-- STATED TASK --
Return the lines below exactly, starting with the line that contains "Considering the image, would" and stopping after the last line.

-- EXCERPTED RECORDS --

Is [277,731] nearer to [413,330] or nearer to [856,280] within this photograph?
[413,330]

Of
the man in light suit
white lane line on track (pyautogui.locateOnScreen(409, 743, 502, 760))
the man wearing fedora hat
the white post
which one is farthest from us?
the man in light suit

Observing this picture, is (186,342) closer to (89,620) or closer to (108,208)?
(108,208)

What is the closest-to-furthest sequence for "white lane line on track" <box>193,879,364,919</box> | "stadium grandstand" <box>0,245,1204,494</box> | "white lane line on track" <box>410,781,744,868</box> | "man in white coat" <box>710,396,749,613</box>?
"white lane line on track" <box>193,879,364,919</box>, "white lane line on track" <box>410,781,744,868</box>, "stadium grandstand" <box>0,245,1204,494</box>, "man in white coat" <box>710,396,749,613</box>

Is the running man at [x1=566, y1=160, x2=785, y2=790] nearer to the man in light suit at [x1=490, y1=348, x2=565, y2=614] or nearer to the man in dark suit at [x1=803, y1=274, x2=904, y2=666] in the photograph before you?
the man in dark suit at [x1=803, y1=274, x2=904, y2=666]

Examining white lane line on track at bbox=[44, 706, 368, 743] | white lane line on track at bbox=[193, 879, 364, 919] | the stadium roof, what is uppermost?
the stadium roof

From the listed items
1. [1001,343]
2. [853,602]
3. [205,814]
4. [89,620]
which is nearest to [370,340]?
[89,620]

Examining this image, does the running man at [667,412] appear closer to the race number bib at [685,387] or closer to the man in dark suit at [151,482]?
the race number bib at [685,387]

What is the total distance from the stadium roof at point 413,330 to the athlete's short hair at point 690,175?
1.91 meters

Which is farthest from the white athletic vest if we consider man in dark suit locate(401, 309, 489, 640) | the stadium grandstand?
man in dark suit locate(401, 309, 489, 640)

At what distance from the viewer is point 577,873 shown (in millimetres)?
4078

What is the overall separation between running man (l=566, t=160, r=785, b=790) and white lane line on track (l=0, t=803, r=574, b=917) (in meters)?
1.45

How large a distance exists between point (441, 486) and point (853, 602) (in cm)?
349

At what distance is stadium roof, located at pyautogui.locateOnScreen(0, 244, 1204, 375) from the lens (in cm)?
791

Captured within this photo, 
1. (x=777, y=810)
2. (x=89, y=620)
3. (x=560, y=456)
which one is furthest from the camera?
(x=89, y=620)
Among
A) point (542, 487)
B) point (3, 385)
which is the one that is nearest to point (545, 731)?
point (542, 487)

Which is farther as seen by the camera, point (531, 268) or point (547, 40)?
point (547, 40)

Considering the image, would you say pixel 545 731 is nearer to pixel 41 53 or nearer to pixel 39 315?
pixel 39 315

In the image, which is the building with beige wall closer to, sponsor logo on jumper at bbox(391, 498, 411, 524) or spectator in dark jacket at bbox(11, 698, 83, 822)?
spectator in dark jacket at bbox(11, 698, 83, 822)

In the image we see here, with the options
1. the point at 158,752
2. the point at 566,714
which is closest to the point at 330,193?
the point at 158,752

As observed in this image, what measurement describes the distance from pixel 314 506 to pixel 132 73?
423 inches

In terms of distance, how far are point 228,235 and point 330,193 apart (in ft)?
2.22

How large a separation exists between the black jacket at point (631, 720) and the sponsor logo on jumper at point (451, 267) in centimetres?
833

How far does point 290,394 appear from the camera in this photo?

-- OUTPUT OF THE EXERCISE --
Considering the image, would you say pixel 545 731 is nearer to pixel 41 53 or nearer to pixel 39 315?
pixel 39 315

In the image, which is the building with beige wall closer to, sponsor logo on jumper at bbox(391, 498, 411, 524) or spectator in dark jacket at bbox(11, 698, 83, 822)?
spectator in dark jacket at bbox(11, 698, 83, 822)

In the image we see here, with the options
1. the point at 158,752
2. the point at 566,714
which is closest to the point at 330,193?
the point at 158,752

As observed in this image, what measurement describes the distance from pixel 314 506 to pixel 132 73?
423 inches

In terms of distance, how far are point 228,235 and point 330,193 apart (in ft)?
2.22

How large a separation exists between the black jacket at point (631, 720) and the sponsor logo on jumper at point (451, 267) in centimetres?
833

How far does point 290,394 appear from the camera in this photo?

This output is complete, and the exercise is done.